@Gowtham_Rao: I need to look at the logic. I’m pretty sure that it doesn’t account for separate observation periods. I think if you have a gap size of 999999, and you have the following episodes:
OP1:<---------------------------------------------->
EP1: |-----------------------------|
OP2: <------------->
EP2: |---|
Here I’m showing a person with 2 events, no exit strategy, so the episode goes from the event to the end of observation period.
If you take the episodes and extend the end dates by 9999 days to combine them, it works like this:
EP1: |-----------------------------|--------------------------->
EP2: |---|
Yields:
EPF: |-------------------------------------------------|
OP1:<---------------------------------------------->
OP2: <------------->
And you can see the final episode (EPF) spans the observation periods.

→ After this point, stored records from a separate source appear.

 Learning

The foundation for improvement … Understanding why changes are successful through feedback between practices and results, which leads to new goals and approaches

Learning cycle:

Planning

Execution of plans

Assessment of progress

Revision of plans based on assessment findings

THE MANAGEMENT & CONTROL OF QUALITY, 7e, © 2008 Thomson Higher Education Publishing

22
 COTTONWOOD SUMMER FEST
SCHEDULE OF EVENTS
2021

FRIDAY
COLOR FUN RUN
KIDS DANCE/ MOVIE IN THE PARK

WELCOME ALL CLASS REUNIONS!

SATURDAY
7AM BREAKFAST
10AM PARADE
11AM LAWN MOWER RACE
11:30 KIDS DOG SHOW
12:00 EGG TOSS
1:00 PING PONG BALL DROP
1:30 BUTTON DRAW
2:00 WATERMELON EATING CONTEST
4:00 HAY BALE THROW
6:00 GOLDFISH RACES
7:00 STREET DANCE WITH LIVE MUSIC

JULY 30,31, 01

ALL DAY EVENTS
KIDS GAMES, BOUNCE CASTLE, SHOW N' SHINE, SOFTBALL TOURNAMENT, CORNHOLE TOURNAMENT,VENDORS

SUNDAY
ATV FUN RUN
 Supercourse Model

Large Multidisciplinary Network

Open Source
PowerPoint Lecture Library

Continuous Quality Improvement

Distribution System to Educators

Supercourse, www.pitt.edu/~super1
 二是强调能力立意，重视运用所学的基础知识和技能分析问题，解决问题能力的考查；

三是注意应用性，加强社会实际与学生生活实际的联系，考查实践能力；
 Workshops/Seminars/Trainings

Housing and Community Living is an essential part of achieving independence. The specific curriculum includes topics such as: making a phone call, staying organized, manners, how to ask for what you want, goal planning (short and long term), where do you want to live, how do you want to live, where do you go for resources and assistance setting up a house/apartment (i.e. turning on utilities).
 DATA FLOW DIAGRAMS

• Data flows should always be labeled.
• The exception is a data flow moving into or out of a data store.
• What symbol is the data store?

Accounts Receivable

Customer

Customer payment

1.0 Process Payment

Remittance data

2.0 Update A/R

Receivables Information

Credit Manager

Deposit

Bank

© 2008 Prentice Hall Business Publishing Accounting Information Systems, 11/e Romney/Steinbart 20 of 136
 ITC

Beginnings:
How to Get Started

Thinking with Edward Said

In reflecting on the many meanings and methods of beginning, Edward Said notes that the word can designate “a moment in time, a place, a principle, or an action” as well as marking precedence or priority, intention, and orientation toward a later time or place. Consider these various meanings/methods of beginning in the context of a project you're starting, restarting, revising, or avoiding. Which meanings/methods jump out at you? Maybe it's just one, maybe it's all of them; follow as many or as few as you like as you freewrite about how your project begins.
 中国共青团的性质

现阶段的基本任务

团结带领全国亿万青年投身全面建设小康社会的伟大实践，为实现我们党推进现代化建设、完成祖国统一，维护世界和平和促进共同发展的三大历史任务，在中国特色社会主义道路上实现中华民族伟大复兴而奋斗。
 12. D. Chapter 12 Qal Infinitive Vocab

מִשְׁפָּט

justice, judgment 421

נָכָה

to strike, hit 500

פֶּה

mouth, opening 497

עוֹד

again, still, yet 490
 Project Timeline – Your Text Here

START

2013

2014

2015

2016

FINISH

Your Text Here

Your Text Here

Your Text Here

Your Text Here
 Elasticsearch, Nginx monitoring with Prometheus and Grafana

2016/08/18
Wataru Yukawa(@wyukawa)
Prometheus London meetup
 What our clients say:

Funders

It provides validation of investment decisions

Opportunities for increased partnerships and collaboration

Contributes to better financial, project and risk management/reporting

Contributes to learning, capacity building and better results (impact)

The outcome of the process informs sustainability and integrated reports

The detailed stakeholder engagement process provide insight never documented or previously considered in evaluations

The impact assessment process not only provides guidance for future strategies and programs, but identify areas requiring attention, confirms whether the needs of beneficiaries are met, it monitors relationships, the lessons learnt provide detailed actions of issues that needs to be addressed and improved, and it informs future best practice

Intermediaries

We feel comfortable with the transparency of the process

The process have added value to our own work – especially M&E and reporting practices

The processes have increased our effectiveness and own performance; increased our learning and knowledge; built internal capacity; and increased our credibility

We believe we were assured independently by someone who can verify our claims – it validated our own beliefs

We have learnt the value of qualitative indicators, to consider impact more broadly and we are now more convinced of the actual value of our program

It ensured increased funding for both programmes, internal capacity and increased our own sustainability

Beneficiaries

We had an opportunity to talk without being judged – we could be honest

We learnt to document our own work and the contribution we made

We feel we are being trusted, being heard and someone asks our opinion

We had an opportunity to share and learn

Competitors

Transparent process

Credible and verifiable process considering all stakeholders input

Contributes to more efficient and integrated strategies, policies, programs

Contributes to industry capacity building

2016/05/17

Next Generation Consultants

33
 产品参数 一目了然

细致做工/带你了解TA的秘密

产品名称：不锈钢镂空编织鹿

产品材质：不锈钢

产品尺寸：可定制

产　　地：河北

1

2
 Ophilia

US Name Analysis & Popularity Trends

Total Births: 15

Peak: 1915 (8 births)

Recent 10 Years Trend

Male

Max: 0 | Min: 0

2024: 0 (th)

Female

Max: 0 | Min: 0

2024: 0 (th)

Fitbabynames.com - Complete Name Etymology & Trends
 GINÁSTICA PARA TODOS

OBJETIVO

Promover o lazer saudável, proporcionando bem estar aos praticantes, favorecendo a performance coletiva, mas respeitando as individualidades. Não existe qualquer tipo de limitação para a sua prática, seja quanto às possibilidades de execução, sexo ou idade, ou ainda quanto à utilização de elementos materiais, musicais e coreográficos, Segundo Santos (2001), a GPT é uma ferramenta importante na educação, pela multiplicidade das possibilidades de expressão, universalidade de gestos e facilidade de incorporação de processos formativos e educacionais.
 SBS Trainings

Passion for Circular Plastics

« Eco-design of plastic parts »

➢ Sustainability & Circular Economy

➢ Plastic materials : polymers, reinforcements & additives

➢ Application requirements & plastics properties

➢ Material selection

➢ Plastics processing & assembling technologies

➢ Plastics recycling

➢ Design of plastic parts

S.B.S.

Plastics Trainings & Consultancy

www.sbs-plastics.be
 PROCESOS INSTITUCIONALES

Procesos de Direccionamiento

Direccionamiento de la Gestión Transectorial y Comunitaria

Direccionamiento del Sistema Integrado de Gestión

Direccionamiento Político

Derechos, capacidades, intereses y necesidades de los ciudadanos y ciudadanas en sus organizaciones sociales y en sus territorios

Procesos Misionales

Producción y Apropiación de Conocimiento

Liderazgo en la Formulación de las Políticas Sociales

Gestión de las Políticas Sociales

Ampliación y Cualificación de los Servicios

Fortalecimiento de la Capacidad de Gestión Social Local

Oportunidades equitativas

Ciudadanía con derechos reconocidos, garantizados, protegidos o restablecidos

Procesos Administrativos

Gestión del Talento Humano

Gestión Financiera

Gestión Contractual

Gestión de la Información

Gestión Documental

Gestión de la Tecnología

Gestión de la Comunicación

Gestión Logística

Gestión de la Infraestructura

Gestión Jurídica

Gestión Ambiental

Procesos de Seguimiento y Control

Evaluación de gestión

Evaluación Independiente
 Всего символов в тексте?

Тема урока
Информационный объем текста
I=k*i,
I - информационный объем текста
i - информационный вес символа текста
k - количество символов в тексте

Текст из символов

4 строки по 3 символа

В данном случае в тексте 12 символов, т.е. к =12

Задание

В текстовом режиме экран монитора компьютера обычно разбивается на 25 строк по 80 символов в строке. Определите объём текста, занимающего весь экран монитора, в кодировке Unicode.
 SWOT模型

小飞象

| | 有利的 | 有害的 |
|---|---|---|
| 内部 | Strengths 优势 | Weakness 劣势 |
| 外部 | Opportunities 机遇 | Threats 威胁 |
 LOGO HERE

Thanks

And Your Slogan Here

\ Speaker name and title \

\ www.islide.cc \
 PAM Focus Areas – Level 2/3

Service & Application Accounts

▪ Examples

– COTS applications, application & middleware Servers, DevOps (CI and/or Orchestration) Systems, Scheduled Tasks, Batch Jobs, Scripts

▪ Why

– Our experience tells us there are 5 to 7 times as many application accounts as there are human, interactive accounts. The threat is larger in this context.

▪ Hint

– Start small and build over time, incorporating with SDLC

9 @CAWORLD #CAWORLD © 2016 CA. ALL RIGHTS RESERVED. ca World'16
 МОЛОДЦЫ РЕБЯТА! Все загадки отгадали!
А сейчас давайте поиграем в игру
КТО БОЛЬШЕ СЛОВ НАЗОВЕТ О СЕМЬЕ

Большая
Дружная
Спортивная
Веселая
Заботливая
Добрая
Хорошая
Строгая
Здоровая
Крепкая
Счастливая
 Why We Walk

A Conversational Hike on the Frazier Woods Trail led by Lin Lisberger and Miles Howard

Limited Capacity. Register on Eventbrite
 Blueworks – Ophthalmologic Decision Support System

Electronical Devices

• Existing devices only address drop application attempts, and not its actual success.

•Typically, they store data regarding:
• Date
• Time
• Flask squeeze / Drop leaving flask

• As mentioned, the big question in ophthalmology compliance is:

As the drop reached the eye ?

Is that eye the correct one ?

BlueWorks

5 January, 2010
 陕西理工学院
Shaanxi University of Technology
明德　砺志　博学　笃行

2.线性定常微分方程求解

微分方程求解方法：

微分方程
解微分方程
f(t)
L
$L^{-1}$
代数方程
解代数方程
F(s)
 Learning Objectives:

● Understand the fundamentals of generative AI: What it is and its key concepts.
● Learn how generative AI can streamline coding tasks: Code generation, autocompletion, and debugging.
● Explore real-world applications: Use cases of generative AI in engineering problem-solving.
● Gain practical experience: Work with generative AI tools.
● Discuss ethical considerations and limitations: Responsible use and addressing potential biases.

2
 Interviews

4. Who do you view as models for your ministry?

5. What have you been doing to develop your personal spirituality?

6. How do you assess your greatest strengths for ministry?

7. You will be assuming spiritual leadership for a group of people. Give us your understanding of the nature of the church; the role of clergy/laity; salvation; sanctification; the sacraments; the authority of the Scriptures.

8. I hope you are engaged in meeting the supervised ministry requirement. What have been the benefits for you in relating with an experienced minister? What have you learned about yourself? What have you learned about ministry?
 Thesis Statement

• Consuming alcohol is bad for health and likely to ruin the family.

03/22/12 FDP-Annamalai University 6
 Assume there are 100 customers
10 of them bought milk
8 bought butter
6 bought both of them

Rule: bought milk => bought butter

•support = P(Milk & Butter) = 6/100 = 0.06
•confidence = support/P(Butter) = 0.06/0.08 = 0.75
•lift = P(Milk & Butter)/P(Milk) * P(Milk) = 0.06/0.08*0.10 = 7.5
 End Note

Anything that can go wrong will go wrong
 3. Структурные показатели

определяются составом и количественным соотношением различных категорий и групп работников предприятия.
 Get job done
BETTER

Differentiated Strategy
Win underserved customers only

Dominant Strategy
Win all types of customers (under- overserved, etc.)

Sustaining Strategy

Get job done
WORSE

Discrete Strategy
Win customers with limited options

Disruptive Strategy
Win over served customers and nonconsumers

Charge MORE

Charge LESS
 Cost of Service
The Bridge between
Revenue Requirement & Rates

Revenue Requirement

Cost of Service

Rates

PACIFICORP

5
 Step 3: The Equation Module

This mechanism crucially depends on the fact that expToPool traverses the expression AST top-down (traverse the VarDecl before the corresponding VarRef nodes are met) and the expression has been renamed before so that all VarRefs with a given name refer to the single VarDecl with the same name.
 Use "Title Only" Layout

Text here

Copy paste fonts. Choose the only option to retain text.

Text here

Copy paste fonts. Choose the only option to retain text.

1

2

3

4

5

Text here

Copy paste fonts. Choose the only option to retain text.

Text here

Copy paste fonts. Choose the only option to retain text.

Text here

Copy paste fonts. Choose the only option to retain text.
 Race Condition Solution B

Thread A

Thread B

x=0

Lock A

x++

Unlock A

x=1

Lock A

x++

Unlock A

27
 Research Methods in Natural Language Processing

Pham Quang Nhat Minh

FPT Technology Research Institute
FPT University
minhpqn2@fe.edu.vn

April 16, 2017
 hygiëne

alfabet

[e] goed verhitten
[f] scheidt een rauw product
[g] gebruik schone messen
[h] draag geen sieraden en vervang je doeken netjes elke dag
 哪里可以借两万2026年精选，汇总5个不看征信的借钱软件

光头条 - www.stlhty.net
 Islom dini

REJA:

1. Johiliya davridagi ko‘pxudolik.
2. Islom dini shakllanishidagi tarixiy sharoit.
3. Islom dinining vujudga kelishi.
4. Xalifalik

I think the solution is to take the final episodes and split them up by finding episode durations that overlap the observation periods like so:
EPF: |-------------------------------------------------|
OP1:<---------------------------------------------->
OP2: <------------->
Yields:
FE1: |-----------------------------|
FE2: |------------|
Here, FE means ‘Final Episode’.
I have some reservations about doing it this way: The time at risk in the second observation period is being driven by some events appearing in the first observation period, and, in the past, there’s been some very strict requirements about containing the events that contribute to a cohort episode all come from the same observation period. However, there is some Themis work that is allowing events to appear outside of an observation period…so it’s possible that it’s OK for a cohort episode to span observation periods.
I’ll have to wait and see what the Themis group comes up with.